Die Chinesen etwa schlagen mit Blick auf die Solarenergie eine Art Energie-Wirbelsäule für den Erdball vor, also ein dickes HGÜ-Kabel, das einmal rund um den Äquator führt und von dem die Leitungen abgehen. Sie haben da ein bestechend einfaches Argument: Global gesehen ist es nie Nacht — auf einer Hälfte der Erde scheint immer die Sonne.

Einmal um den Erdball?

Das ist nicht so viel, wie es klingt. Es sind bloß rund 40.000 Kilometer. Wenn Sie alle Drähte in allen Hochspannungsleitungen zwischen München und Hamburg zusammennehmen, haben Sie auch so viel. Und auch der Übertragungsverlust von 1,5 bis 2,5 Prozent pro tausend Kilometer ist beherrschbar: Sie müssen ja nicht jedes Elektron einmal um die ganze Welt schicken.

Es könnte schon reichen, wenn sich immer die Randgebiete am Übergang von Tag zu Nacht austauschen. Ich glaube, auf so etwas in der Art wird es hinauslaufen. Manche sagen ja, wir schicken dann lieber Tanker mit Wasserstoff um den Globus. Ich denke aber, es läuft auf HGÜ hinaus. Und es gibt noch ein Großprojekt, das vor uns liegt.

Uff, noch ein Großprojekt? Welches denn?

Saisonale Speicher — kleine und große — in den Ländern, die nicht am Äquator liegen, also eigentlich in allen Industrieländern. Unsere Vorfahren hatten das schon: Die sägten im Winter Eisblöcke aus den Seen, packten sie in den Keller, deckten sie mit Stroh zu und kühlten damit im Sommer das Bier. Dieses Prinzip sollten wir auch wieder beherzigen: Wir speichern Strom aus Sonne und Wind, wenn beides im Überfluss vorhanden ist, und überbrücken damit die Saisons, in denen Flaute und Dunkelheit vorherrschen.
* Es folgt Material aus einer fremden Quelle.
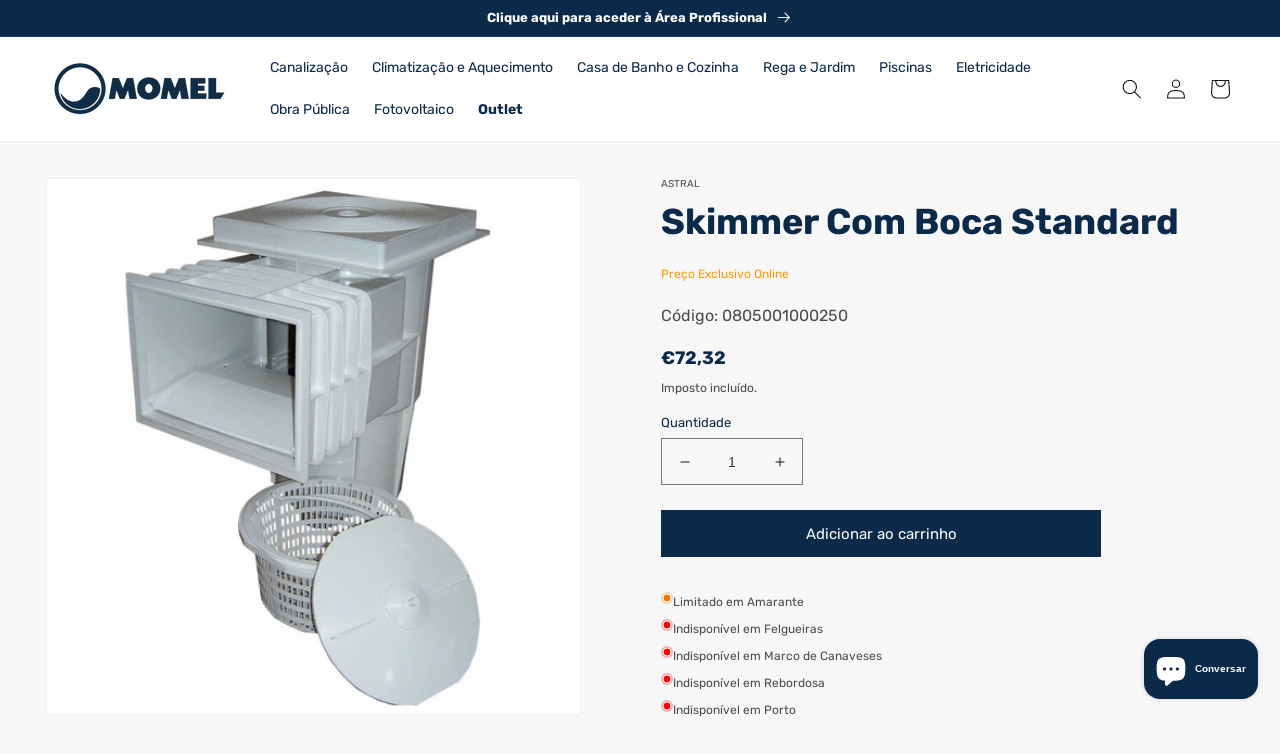

--- FILE ---
content_type: text/html; charset=utf-8
request_url: https://momel.pt/variants/52363709645139/?section_id=pickup-availability
body_size: 1074
content:
<div id="shopify-section-pickup-availability" class="shopify-section">
<pickup-availability-preview class="pickup-availability-preview">
    <div class="pickup-availability-info"><li class="pickup-availability-list__item">
            
              <p class="stock-alert-paragraph"><svg width="12" height="12" aria-hidden="true">
  <circle cx="6" cy="6" r="6" fill="rgb(238,118,2, 0.3)"/>
  <circle cx="6" cy="6" r="4" stroke="rgb(255, 255, 255)" stroke-width="1" fill="rgb(238,118,2)"/>
</svg>Limitado em Amarante</p>
            
            

            

            
          </li><li class="pickup-availability-list__item">
            
              <p class="stock-alert-paragraph"><svg width="12" height="12" aria-hidden="true" class="live-stock-svg">
  <circle cx="6" cy="6" r="6" fill="rgb(255,0,0, 0.3)"/>
  <circle cx="6" cy="6" r="4" stroke="rgb(255, 255, 255)" stroke-width="1" fill="rgb(255, 0, 0)"/>
</svg>Indisponível em Felgueiras</p>
            
            

            

            
          </li><li class="pickup-availability-list__item">
            
              <p class="stock-alert-paragraph"><svg width="12" height="12" aria-hidden="true" class="live-stock-svg">
  <circle cx="6" cy="6" r="6" fill="rgb(255,0,0, 0.3)"/>
  <circle cx="6" cy="6" r="4" stroke="rgb(255, 255, 255)" stroke-width="1" fill="rgb(255, 0, 0)"/>
</svg>Indisponível em Marco de Canaveses</p>
            
            

            

            
          </li><li class="pickup-availability-list__item">
            
              <p class="stock-alert-paragraph"><svg width="12" height="12" aria-hidden="true" class="live-stock-svg">
  <circle cx="6" cy="6" r="6" fill="rgb(255,0,0, 0.3)"/>
  <circle cx="6" cy="6" r="4" stroke="rgb(255, 255, 255)" stroke-width="1" fill="rgb(255, 0, 0)"/>
</svg>Indisponível em Rebordosa</p>
            
            

            

            
          </li><li class="pickup-availability-list__item">
            
              <p class="stock-alert-paragraph"><svg width="12" height="12" aria-hidden="true" class="live-stock-svg">
  <circle cx="6" cy="6" r="6" fill="rgb(255,0,0, 0.3)"/>
  <circle cx="6" cy="6" r="4" stroke="rgb(255, 255, 255)" stroke-width="1" fill="rgb(255, 0, 0)"/>
</svg>Indisponível em Porto</p>
            
            

            

            
          </li><li class="pickup-availability-list__item">
            
              <p class="stock-alert-paragraph"><svg width="12" height="12" aria-hidden="true" class="live-stock-svg">
  <circle cx="6" cy="6" r="6" fill="rgb(255,0,0, 0.3)"/>
  <circle cx="6" cy="6" r="4" stroke="rgb(255, 255, 255)" stroke-width="1" fill="rgb(255, 0, 0)"/>
</svg>Indisponível em Vila Real</p>
            
            

            

            
          </li></div>
  </pickup-availability-preview>

  <pickup-availability-drawer
    class="gradient"
    tabindex="-1"
    role="dialog"
    aria-modal="true"
    aria-labelledby="PickupAvailabilityHeading"
  >
    <div class="pickup-availability-header">
      <h2 class="h3 pickup-availability-drawer-title" id="PickupAvailabilityHeading">
        Skimmer Com Boca Standard
      </h2>
      <button class="pickup-availability-drawer-button" type="button" aria-label="Encerrar"><svg xmlns="http://www.w3.org/2000/svg" aria-hidden="true" focusable="false" role="presentation" class="icon icon-close" fill="none" viewBox="0 0 18 17">
  <path d="M.865 15.978a.5.5 0 00.707.707l7.433-7.431 7.579 7.282a.501.501 0 00.846-.37.5.5 0 00-.153-.351L9.712 8.546l7.417-7.416a.5.5 0 10-.707-.708L8.991 7.853 1.413.573a.5.5 0 10-.693.72l7.563 7.268-7.418 7.417z" fill="currentColor">
</svg>
</button>
    </div><ul class="pickup-availability-list list-unstyled" role="list" data-store-availability-drawer-content><li class="pickup-availability-list__item">
          <h3 class="h4">MOMEL - Amarante</h3>
              <p class="stock-alert-paragraph"><svg width="12" height="12" aria-hidden="true">
  <circle cx="6" cy="6" r="6" fill="rgb(238,118,2, 0.3)"/>
  <circle cx="6" cy="6" r="4" stroke="rgb(255, 255, 255)" stroke-width="1" fill="rgb(238,118,2)"/>
</svg>Stock limitado.</p>
            
<p class="pickup-availability-preview caption-large"><svg class="icon icon-tick" aria-hidden="true" focusable="false" xmlns="http://www.w3.org/2000/svg" fill="none" viewBox="0 0 20 20">
  <path fill="#108043" stroke="#fff" d="M16.136 6.979h0l.003-.004a1.499 1.499 0 00-2.275-1.954l-5.945 6.777-1.858-1.859A1.499 1.499 0 103.94 12.06l2.999 3s0 0 0 0c.289.29.675.44 1.1.439h.019a1.5 1.5 0 001.08-.522l6.998-7.998z"/>
</svg>

              Recolha disponível,
              normalmente pronto em 2-4 dias
</p><address class="pickup-availability-address">
            <p>Travessa Momel, 269, Lugar das Fontainhas<br>Amarante<br>4600-216 Porto<br>Portugal</p>
<p>+351255410140</p></address>
        </li><li class="pickup-availability-list__item">
          <h3 class="h4">MOMEL - Felgueiras</h3><p class="pickup-availability-preview caption-large"></p><address class="pickup-availability-address">
            <p>Av. Dr. Ribeiro Magalhães 967<br>Felgueiras<br>4610-108 Porto<br>Portugal</p>
<p>+351912159497</p></address>
        </li><li class="pickup-availability-list__item">
          <h3 class="h4">MOMEL - Marco de Canaveses</h3><p class="pickup-availability-preview caption-large"></p><address class="pickup-availability-address">
            <p>Avenida Futebol Clube do Porto 449<br>Marco de Canaveses<br>4630-203 Porto<br>Portugal</p>
<p>+351967453924</p></address>
        </li><li class="pickup-availability-list__item">
          <h3 class="h4">MOMEL - Rebordosa</h3><p class="pickup-availability-preview caption-large"></p><address class="pickup-availability-address">
            <p>Rua Prof.ª D.ª Maria dos Santos, n.º 52<br>Rebordosa<br>4585-451 Porto<br>Portugal</p>
<p>+351919737317</p></address>
        </li><li class="pickup-availability-list__item">
          <h3 class="h4">MOMEL - Porto</h3><p class="pickup-availability-preview caption-large"></p><address class="pickup-availability-address">
            <p>Estrada da Circunvalação 10492<br>Senhora da Hora<br>4460-280 Porto<br>Portugal</p>
</address>
        </li><li class="pickup-availability-list__item">
          <h3 class="h4">MOMEL - Vila Real</h3><p class="pickup-availability-preview caption-large"></p><address class="pickup-availability-address">
            <p>Avenida da Noruega 9009<br>Lote 5 – Loja 2<br>Vila Real<br>5000-668 Vila Real<br>Portugal</p>
<p>+351966747039</p></address>
        </li></ul>
  </pickup-availability-drawer></div>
Aber nicht nur Strom: Auch Wärme und Kühle ließen sich aufbewahren für Heizungen und Klimaanlagen. Um auf Ihre Anfangsfrage zu antworten: thermische und elektrische Speicher — wenn ich Sie wäre, würde ich mein Geld in diese Technologien investieren. Denn hier gibt es noch viel zu innovieren.

Zur Person

Lars Thomsen, Trend- und Zukunftsforscher, 1968 in Hamburg geboren, ist Experte für die Zukunft von Energie, Mobilität und Smart Networks. Seit seinem 22. Lebensjahr berät er als selbstständiger Unternehmer Firmen, Konzerne, Institutionen und regierungsnahe Stellen in Europa bei der Entwicklung von Zukunftsstrategien. Außerdem ist er Mitglied zahlreicher Think Tanks und der World Future Society in Washington, D.C. Lars Thomsen lebt mit seiner Familie am Zürichsee in der Schweiz.